Show each line of the listing below that contains the word "from".

-- Start of Exercise data --

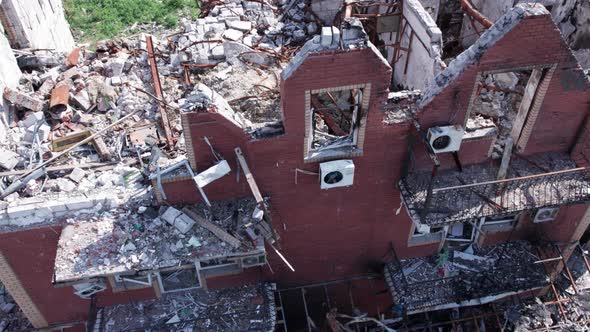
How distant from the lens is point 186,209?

-- End of Exercise data --
-- Start of Exercise data --

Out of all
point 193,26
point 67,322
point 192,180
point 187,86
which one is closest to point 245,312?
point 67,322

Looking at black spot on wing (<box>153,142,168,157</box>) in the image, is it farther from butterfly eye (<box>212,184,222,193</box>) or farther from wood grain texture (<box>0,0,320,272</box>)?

-- End of Exercise data --
-- Start of Exercise data --

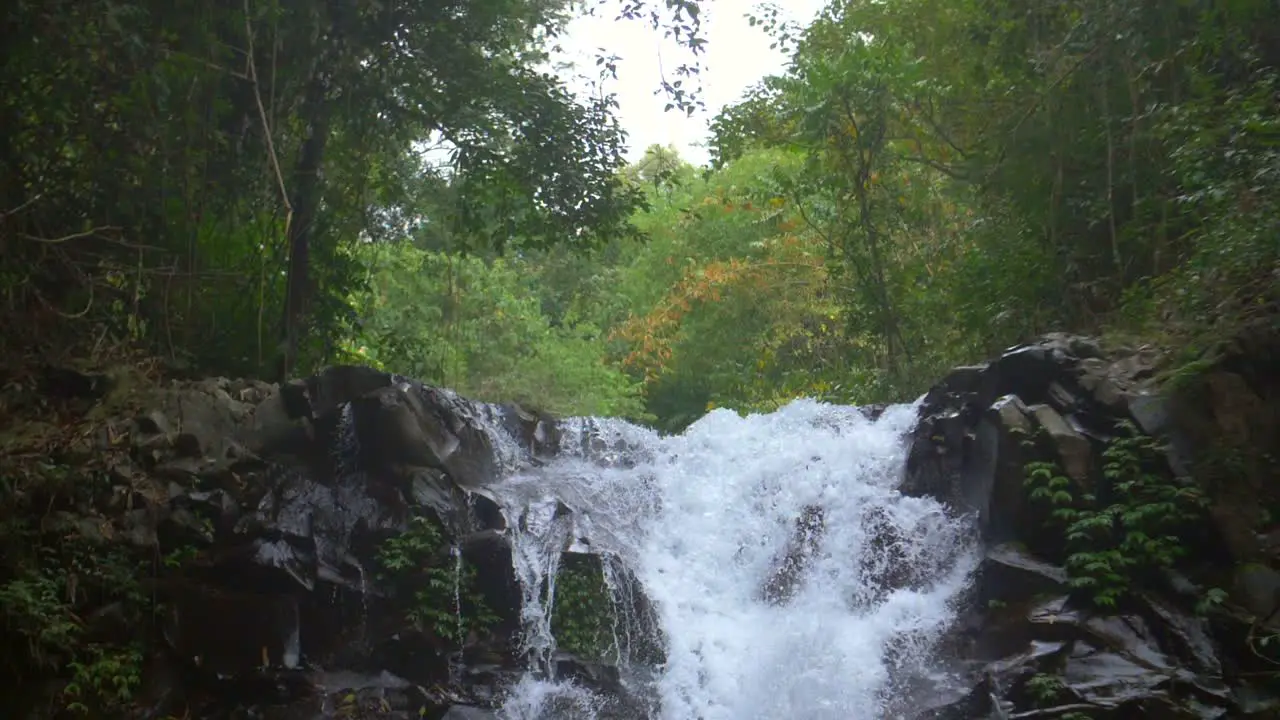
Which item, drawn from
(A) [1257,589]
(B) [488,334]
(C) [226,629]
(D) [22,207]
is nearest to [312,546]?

-- End of Exercise data --

**Solution:**
How distant from the lens is point 186,209?
Looking at black spot on wing (<box>153,142,168,157</box>) in the image, is it farther from butterfly eye (<box>212,184,222,193</box>) or farther from wood grain texture (<box>0,0,320,272</box>)?
Which item, drawn from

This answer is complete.